Domanda bonus 150 euro entro gennaio 2023 con erogazione a febbraio 2023

La spiegazione delle regole INPS per i beneficiari del bonus 150 euro che devono fare domanda entro il 31 gennaio 2023. Ecco dettagli

150 euro

La domanda per il bonus 150 euro deve essere presentata entro il 31 gennaio 2023. Gli interessati – quali co.co.co., assegnisti di ricerca, stagionali e non solo – che rispetteranno questa scadenza riceveranno l’indennità a febbraio 2023, dopo che l’INPS avrà completato i pagamenti in favore delle categorie che ricevono l’indennità in automatico.

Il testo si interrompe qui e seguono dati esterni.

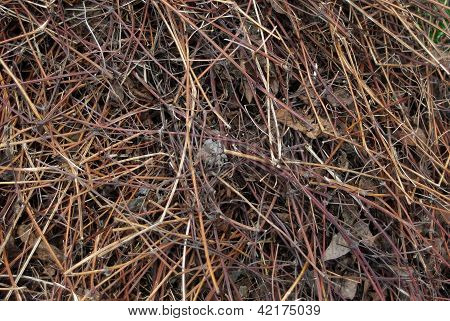 Pile Of Grey Dry Leaves And Stems In Early Spring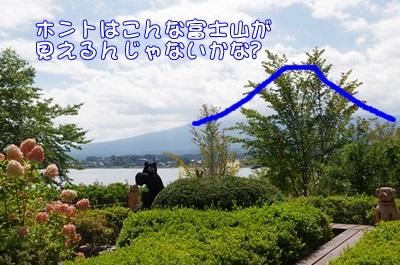 RK52C5941_R.jpg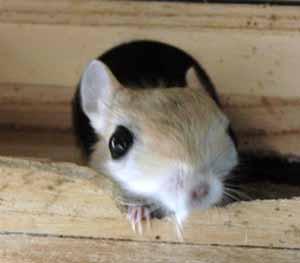 ヒメミユビトビネズミ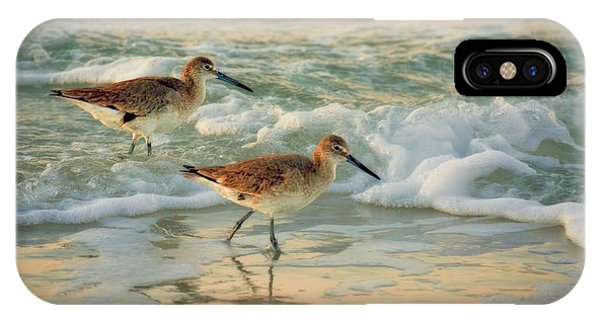 Florida Sandpiper Dawn IPhone Case
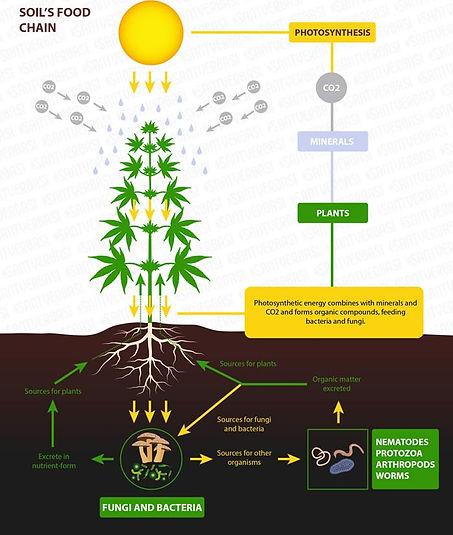 No-till-farming-applied-to-cannabis.jpg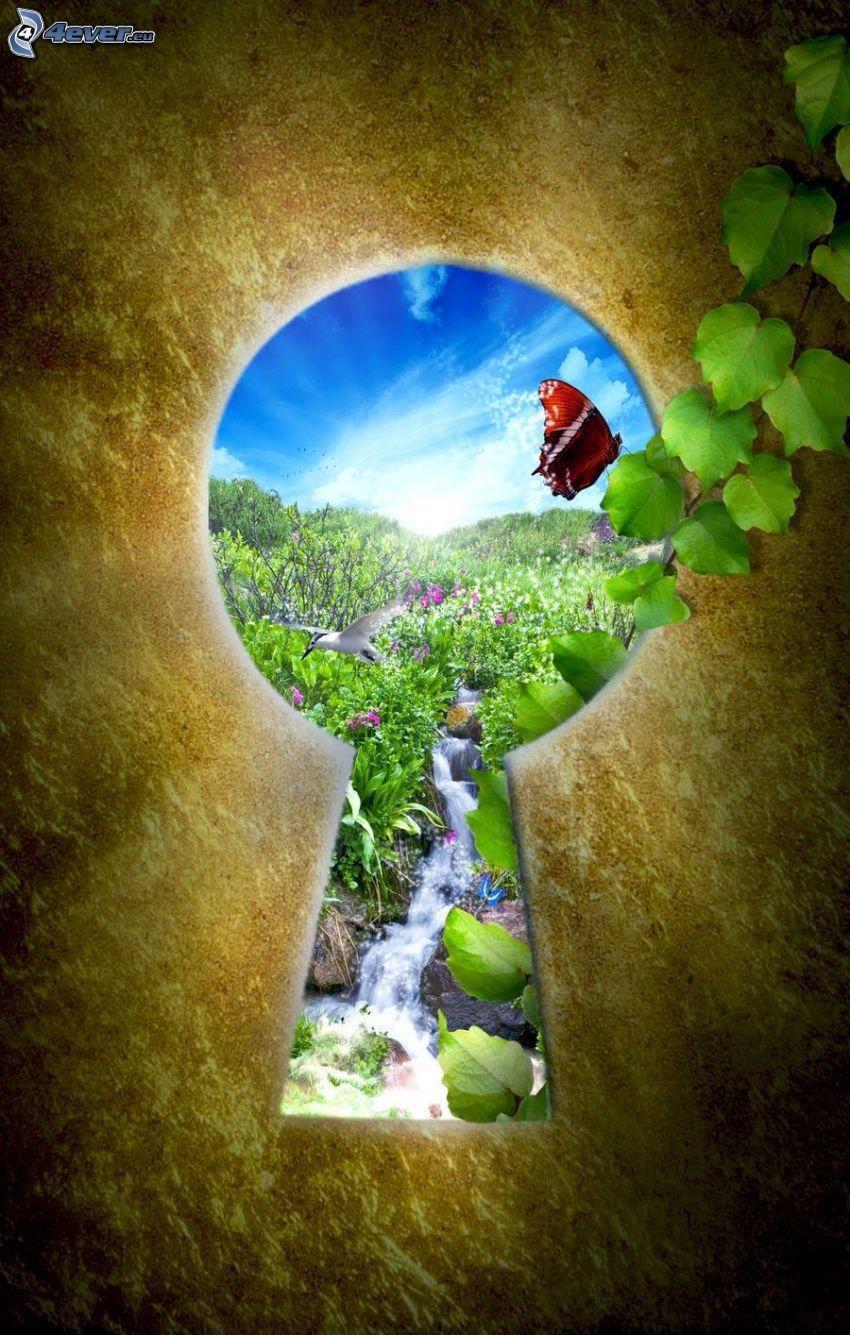 dziurka od klucza, łąka, motyl, gołąb, potoczek, zielone liście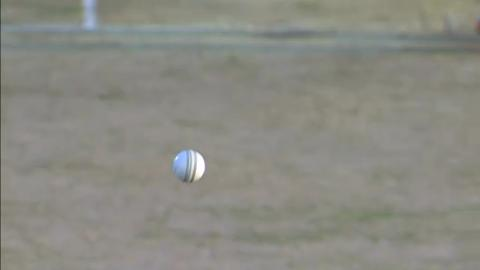 M25:  NZ v Ned - Martin Guptill Wicket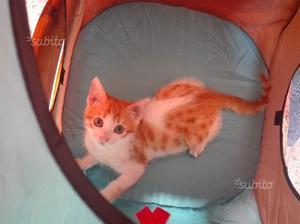 Gattino dolcissimo 3mesi bianco e rosso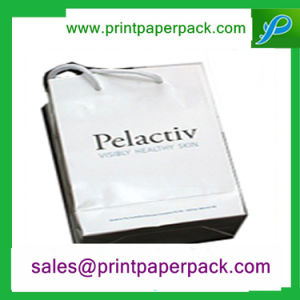 OEM Fashion Promotional Paper Carrier Bag pictures & photos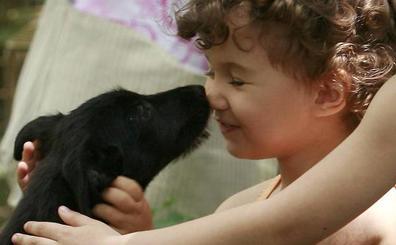 Getxo busca familias que adopten a siete perros abandonados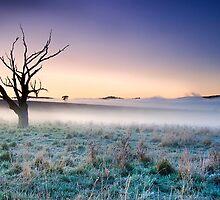 Old Tree Carcoar, NSW, Australia by Jennifer Bailey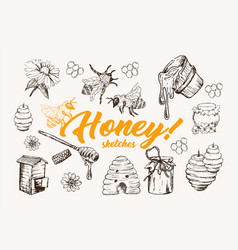Honey sketches set bee hive honey jar barrel vector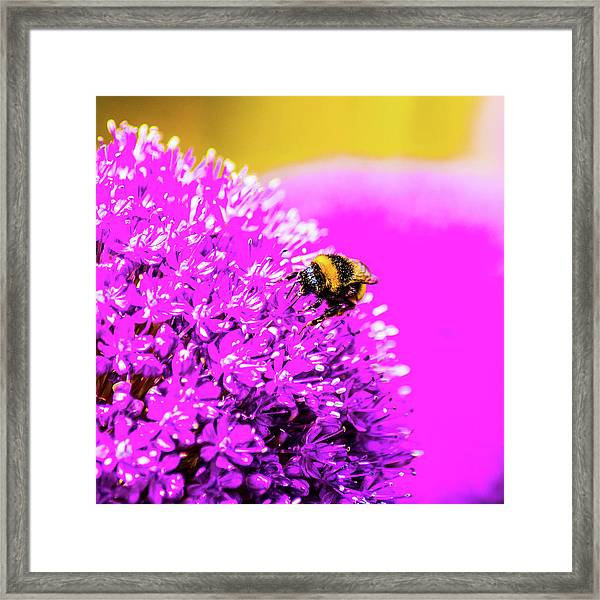 Allium With Bee 2 Framed Print
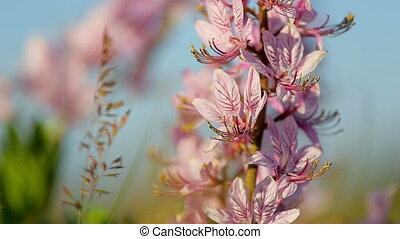 Beautiful dittany flowers in the springtime (Dictamnus...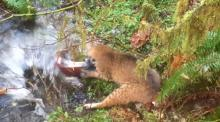 IMAGE: Video shows bobcat catching large salmon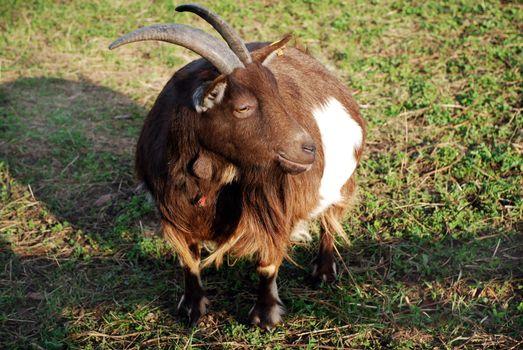 Large Horned Goat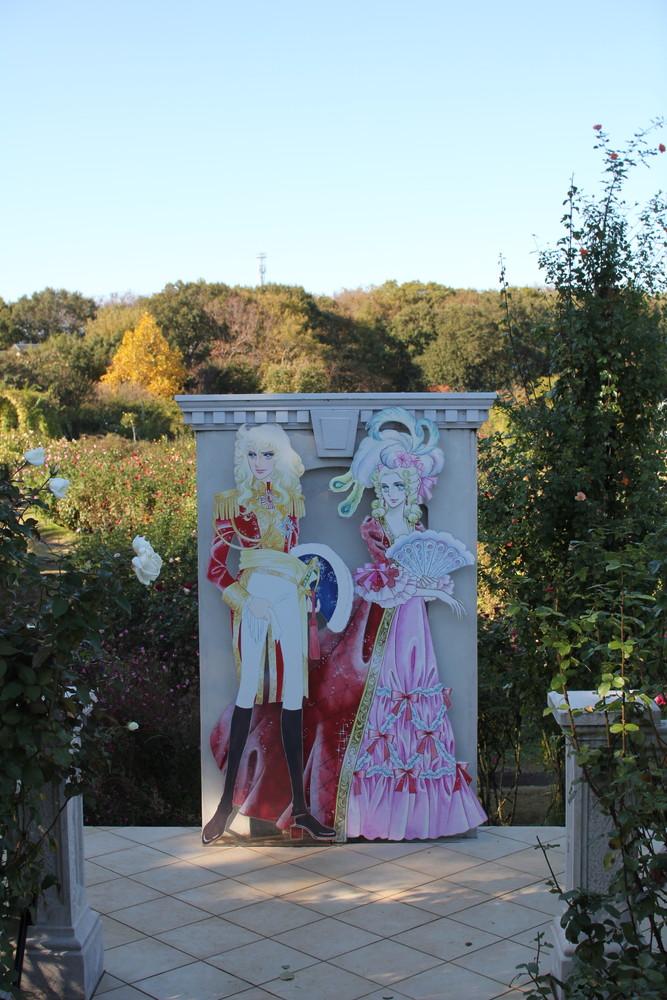 11月の京成バラ園開花情報ベルバラ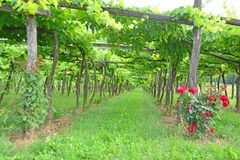Trellis Vineyard stock image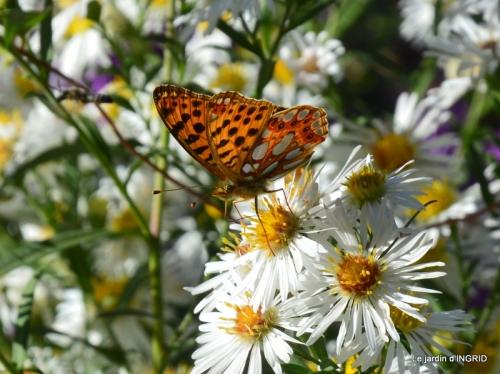 papillons,couleurs d'automne,Bernadette,pluie 057.JPG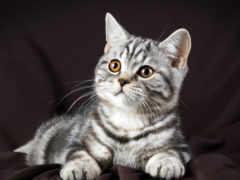 кошки, котят, киски
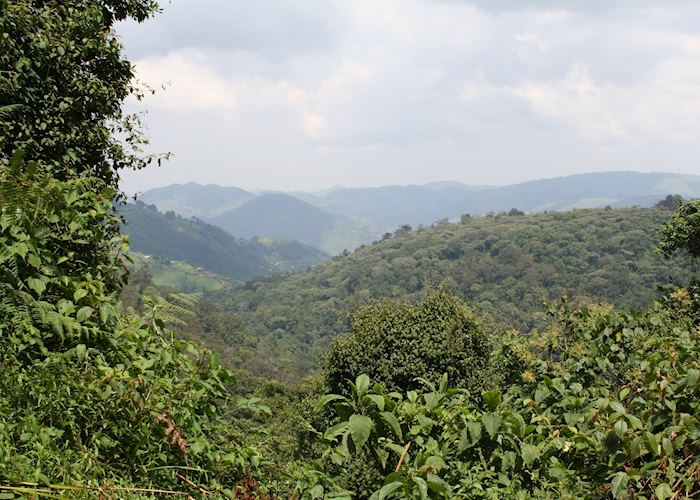 Bwindi Impenetrable Forest National Park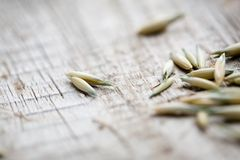 Oat seeds Royalty Free Stock Photo
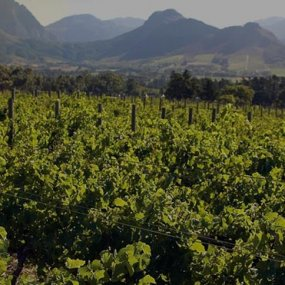 Weingärten von Distell © Bergkelder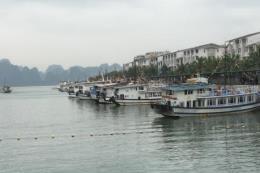 Quảng Ninh dừng cấp phép các tàu chở khách ra biển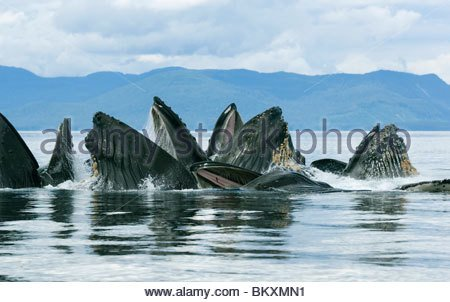 humpback-whale-megaptera-novaeangliae-bubble-net-or-cooperative-feeding-bkxmn1.jpg 1일1고래 ) - 혹등고래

Lo ha chiarito l’Istituto nella maxi circolare esplicativa sull’indennità una tantum pubblicata il 16 novembre 2022 e dedicata ai beneficiari diversi dai lavoratori dipendenti.

In questo articolo vi diamo indicazioni sulle scadenze per la domanda di bonus 150 euro, vi forniamo le indicazioni su come presentarla e tutti i dettagli sulle tempistiche.

DOMANDA PER IL BONUS 150 EURO, GLI INTERESSATI

Il 16 novembre 2022 sono arrivate le indicazioni ufficiali sul bonus 150 euro con la Circolare n° 127 del 16-11-2022. Come vi spieghiamo anche nel nostro approfondimento dedicato al calendario dei pagamenti bonus 150 euro, con questo documento di prassi l’INPS ribadisce quali sono le categorie di beneficiari che devono presentare domanda e quali ricevono il bonus d’ufficio. Ma non solo, vengono rese note le scadenze ufficiali e riepilogati i termini e le modalità per presentare l’istanza.

In particolare, devono presentare domanda per il bonus 150 euro istituito dal Decreto Aiuti Ter entro il 31 gennaio 2023:

  • i titolari di rapporti di collaborazione coordinata e continuativa (co.co.co.);
  • gli assegnisti di ricerca e i dottorandi;
  • i lavoratori autonomi senza partita IVA;
  • i lavoratori stagionali, a tempo determinato e intermittenti di cui agli articoli da 13 a 18 del Decreto Legislativo 15 giugno 2015, n. 81, che, nel 2021, hanno svolto la prestazione per almeno 50 giornate;
  • i lavoratori iscritti al Fondo pensione lavoratori dello spettacolo che, nel 2021, hanno almeno 50 contributi giornalieri versati.

Le altre categorie che hanno diritto all’indennità, dai lavoratori ai pensionati, la riceveranno invece in automatico, come vi spieghiamo nell’approfondimento sul bonus 150 euro con pagamento automatico o con domanda.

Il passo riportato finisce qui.